Valuing water quality tradeoffs at different spatial scales: An integrated approach using bilevel optimization

Abstract

Abstract This study evaluates the tradeoff between agricultural production and water quality at both the watershed scale and the farm scale, using an integrated economic-biophysical hybrid genetic algorithm. We apply a multi-input, multi-output profit maximization model to detailed farm-level production data from the Oregon Willamette Valley to predict each producer's response to a targeted fertilizer tax policy. Their resulting production decisions are included in a biophysical model of basin-level soil and water quality. Building on a general regulation problem for nonpoint pollution, we use a hybrid genetic algorithm to integrate the economic and biophysical models into one bilevel multiobjective optimization problem, the joint maximization of farm profits and minimization of Nitrate runoff resulting from fertilizer usage.
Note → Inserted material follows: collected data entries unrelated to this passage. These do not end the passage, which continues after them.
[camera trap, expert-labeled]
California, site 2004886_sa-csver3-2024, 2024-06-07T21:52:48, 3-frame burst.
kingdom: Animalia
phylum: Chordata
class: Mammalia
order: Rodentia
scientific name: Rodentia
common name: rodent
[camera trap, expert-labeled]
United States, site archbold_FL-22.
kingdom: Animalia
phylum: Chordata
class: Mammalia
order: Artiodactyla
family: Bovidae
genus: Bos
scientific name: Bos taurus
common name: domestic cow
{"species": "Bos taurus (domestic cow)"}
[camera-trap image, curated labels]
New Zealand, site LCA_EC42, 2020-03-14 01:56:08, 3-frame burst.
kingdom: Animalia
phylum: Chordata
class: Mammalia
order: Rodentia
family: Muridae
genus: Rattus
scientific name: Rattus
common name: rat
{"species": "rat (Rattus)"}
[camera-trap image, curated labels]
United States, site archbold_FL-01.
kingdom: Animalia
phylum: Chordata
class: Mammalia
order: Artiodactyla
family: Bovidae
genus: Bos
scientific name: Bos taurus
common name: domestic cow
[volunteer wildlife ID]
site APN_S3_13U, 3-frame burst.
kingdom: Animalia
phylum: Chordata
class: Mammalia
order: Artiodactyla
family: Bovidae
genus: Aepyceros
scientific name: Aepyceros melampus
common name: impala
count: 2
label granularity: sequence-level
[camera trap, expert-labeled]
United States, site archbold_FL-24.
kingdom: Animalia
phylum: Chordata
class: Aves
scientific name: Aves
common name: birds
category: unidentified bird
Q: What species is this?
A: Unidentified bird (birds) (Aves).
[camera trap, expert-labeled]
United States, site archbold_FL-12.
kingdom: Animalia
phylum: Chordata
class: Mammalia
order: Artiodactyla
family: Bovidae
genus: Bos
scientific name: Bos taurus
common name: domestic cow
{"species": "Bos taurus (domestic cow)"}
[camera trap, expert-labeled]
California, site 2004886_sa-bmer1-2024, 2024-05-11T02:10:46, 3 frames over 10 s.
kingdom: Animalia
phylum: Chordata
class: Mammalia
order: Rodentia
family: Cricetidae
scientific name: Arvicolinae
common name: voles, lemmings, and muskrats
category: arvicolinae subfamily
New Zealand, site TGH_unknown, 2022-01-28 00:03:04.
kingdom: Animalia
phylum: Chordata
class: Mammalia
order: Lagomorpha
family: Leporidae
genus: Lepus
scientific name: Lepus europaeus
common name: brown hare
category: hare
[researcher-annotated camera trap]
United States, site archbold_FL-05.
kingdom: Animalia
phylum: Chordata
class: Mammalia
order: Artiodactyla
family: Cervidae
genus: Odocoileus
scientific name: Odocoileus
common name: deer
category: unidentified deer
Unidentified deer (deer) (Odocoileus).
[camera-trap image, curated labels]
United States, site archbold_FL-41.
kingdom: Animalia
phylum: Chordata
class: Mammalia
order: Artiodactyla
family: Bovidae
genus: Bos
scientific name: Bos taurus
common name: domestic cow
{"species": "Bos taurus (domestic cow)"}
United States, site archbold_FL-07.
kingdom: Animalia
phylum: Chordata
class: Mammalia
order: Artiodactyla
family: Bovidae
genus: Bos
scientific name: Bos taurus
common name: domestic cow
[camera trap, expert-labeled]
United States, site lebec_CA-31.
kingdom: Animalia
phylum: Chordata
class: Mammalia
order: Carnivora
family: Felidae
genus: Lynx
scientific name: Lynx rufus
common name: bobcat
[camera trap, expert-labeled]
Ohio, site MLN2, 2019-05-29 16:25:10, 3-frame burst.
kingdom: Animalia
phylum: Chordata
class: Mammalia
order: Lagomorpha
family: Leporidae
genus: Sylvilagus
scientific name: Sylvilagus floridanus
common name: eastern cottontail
This approach allows us to more fully endogenize fertilizer reduction cost, rather than assume an average cost relationship. The solution set of tax rates generates the Pareto optimal frontier at the watershed level. We then measure the tradeoffs between maximum profit and Nitrogen loading for individual farms, subject to the solution fertilizer tax policy. We find considerable variation in tradeoff values across the basin, which could be used to target incentives for reducing Nitrogen loading to agricultural producers under non-uniform control strategies.